- What you should do
Find how many lines of the entries contain the word "species", then report that figure alone.

Stored data:
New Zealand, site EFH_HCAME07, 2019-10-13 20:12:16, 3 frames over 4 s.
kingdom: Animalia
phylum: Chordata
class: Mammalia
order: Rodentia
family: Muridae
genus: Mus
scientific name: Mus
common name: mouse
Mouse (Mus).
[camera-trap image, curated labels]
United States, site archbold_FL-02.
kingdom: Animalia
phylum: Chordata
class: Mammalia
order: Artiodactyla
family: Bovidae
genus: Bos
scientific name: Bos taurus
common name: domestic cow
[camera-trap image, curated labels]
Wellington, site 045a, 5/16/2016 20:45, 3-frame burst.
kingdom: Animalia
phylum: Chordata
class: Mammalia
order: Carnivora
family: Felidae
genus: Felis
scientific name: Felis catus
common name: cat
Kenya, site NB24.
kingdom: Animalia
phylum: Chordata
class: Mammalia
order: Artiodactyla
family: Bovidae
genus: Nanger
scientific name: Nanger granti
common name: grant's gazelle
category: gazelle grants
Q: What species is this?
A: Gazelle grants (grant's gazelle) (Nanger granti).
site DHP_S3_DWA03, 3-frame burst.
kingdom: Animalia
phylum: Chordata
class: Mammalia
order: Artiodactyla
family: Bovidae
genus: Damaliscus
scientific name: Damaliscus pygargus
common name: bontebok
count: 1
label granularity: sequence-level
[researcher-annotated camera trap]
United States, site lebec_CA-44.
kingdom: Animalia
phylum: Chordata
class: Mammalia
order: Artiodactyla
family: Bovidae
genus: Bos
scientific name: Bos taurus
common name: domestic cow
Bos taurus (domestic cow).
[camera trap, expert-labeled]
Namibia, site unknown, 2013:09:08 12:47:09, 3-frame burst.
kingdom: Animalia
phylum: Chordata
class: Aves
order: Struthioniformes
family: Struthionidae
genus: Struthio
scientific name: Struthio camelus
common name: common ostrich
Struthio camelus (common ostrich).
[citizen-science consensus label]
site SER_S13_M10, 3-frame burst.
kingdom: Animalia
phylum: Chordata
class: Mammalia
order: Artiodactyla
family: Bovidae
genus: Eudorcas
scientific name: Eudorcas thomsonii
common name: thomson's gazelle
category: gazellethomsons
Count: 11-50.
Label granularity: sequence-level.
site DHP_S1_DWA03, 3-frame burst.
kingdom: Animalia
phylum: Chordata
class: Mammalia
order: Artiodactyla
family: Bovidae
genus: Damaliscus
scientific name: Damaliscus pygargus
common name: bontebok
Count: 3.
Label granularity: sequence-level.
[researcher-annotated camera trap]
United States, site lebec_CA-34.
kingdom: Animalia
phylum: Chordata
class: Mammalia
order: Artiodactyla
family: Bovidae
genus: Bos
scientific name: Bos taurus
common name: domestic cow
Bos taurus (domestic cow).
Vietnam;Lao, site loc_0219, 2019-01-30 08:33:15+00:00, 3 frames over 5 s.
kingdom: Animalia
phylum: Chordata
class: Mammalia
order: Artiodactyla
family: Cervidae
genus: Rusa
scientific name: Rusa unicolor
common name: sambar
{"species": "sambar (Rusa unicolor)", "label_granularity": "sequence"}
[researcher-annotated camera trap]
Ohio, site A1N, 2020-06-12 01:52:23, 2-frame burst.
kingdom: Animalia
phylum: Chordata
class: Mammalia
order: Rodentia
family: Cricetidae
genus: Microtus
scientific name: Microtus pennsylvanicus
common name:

- Answer box
2